■ To do
Repeat nothing but the lines below running from the one containing "Топ-10 библиотек Python" to the one containing "General Stamp Sale". Keep both end lines.

[Source data — start]

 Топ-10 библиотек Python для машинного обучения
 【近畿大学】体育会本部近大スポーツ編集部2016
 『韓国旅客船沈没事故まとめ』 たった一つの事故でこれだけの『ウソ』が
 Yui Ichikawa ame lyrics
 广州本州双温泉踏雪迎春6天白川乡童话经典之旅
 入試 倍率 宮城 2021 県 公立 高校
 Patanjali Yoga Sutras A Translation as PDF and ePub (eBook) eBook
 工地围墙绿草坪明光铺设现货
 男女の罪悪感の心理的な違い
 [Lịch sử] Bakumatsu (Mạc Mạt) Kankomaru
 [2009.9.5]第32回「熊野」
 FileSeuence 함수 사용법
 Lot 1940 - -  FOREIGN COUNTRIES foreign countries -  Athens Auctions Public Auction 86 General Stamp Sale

[Source data — finish]
[Source data — start]

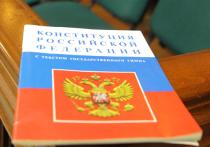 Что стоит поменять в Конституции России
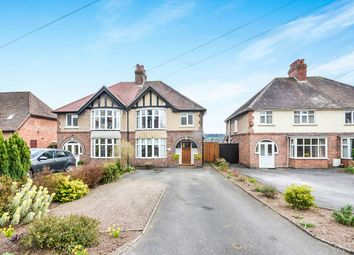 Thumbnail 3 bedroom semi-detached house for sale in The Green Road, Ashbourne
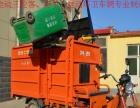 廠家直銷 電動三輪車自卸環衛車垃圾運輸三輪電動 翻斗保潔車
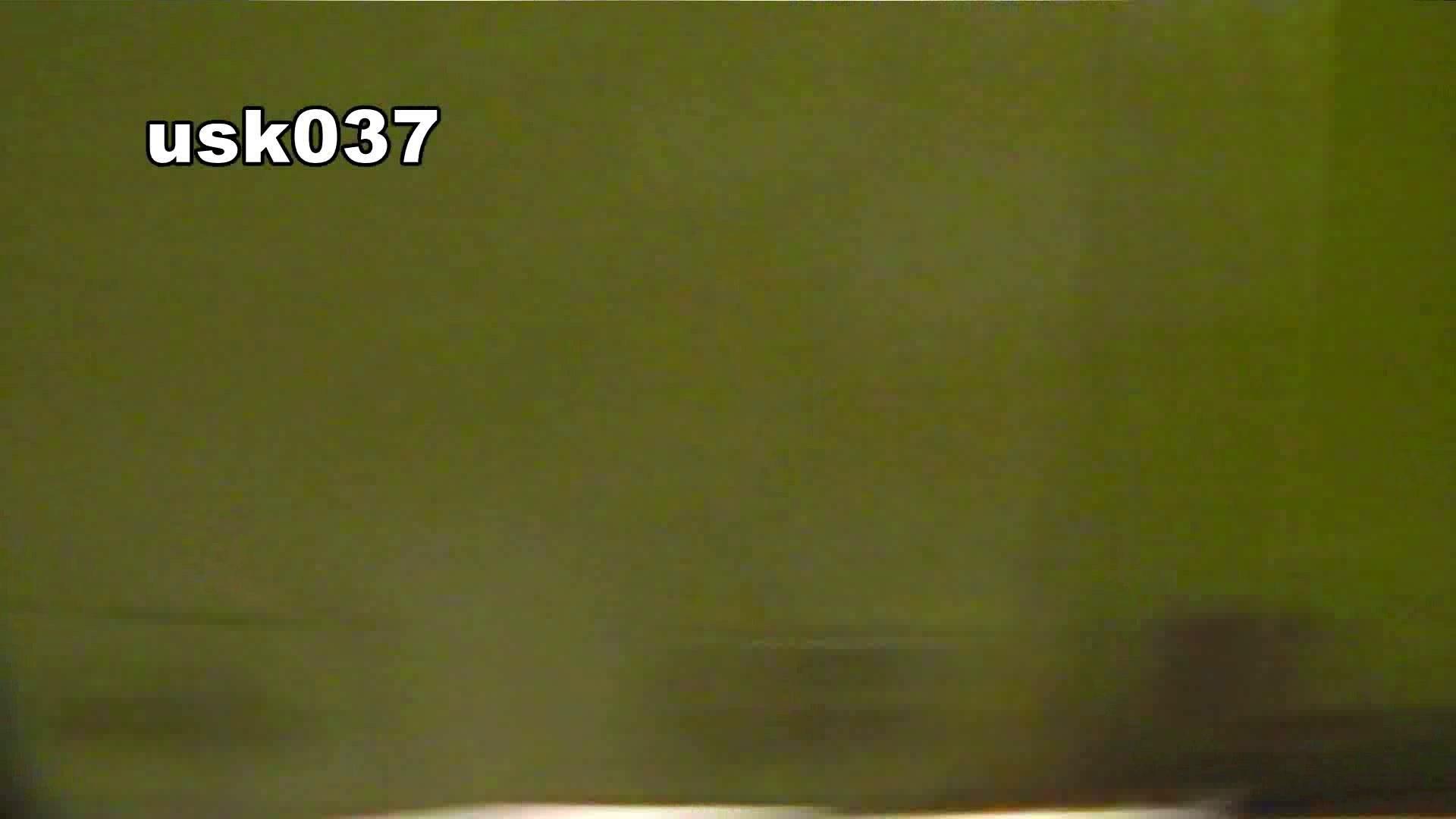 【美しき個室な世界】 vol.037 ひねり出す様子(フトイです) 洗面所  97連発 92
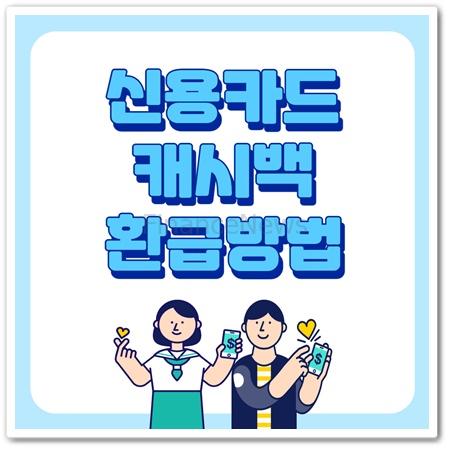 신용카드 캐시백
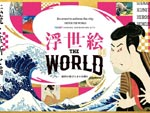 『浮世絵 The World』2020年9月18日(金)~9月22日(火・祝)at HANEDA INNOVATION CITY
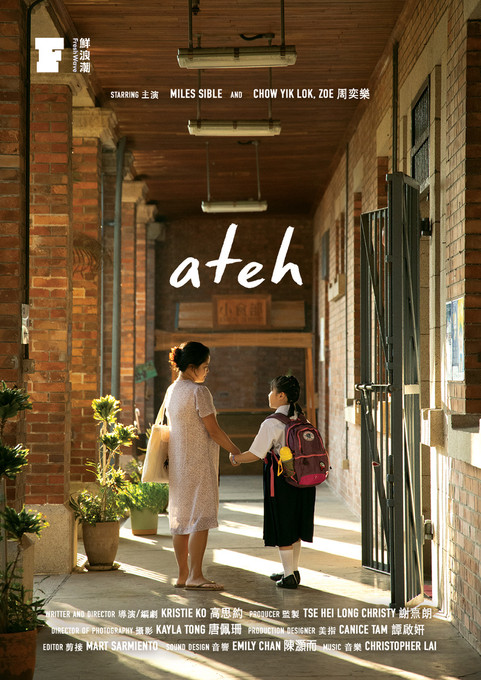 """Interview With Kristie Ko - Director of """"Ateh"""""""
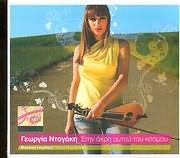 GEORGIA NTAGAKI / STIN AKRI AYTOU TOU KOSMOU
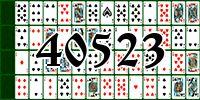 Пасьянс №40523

[Source data — finish]
[Source data — start]

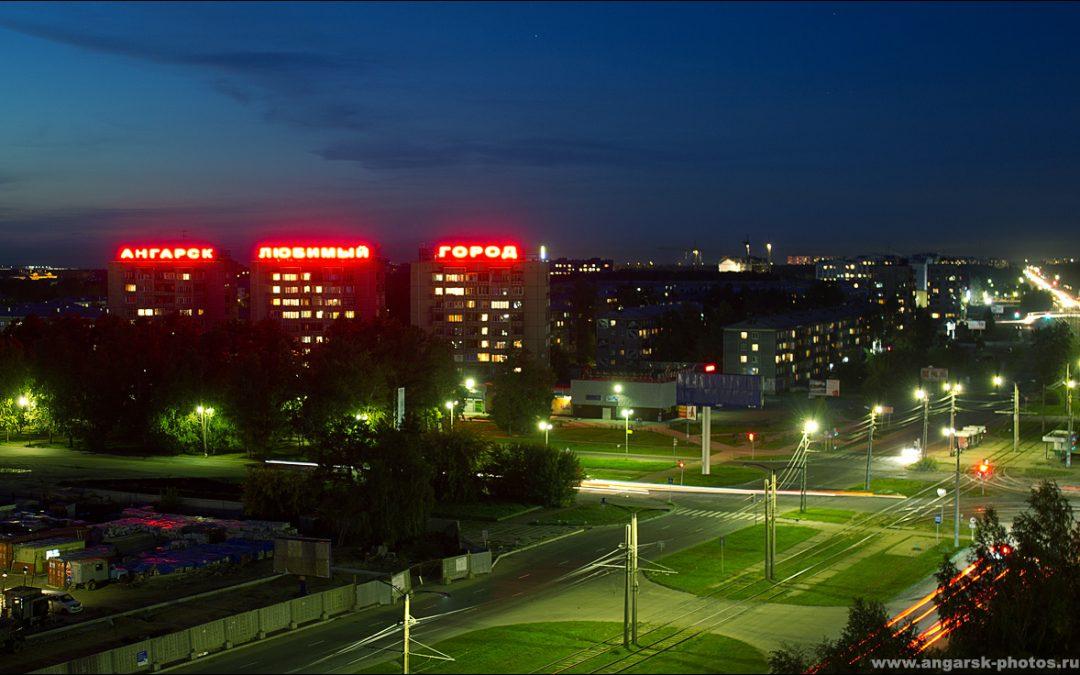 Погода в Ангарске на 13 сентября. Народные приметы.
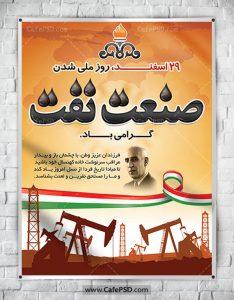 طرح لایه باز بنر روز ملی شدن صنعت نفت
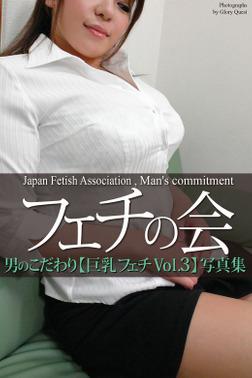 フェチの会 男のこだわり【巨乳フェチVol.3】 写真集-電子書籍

[Source data — finish]

■ Solution to the problem
 Топ-10 библиотек Python для машинного обучения
 【近畿大学】体育会本部近大スポーツ編集部2016
 『韓国旅客船沈没事故まとめ』 たった一つの事故でこれだけの『ウソ』が
 Yui Ichikawa ame lyrics
 广州本州双温泉踏雪迎春6天白川乡童话经典之旅
 入試 倍率 宮城 2021 県 公立 高校
 Patanjali Yoga Sutras A Translation as PDF and ePub (eBook) eBook
 工地围墙绿草坪明光铺设现货
 男女の罪悪感の心理的な違い
 [Lịch sử] Bakumatsu (Mạc Mạt) Kankomaru
 [2009.9.5]第32回「熊野」
 FileSeuence 함수 사용법
 Lot 1940 - -  FOREIGN COUNTRIES foreign countries -  Athens Auctions Public Auction 86 General Stamp Sale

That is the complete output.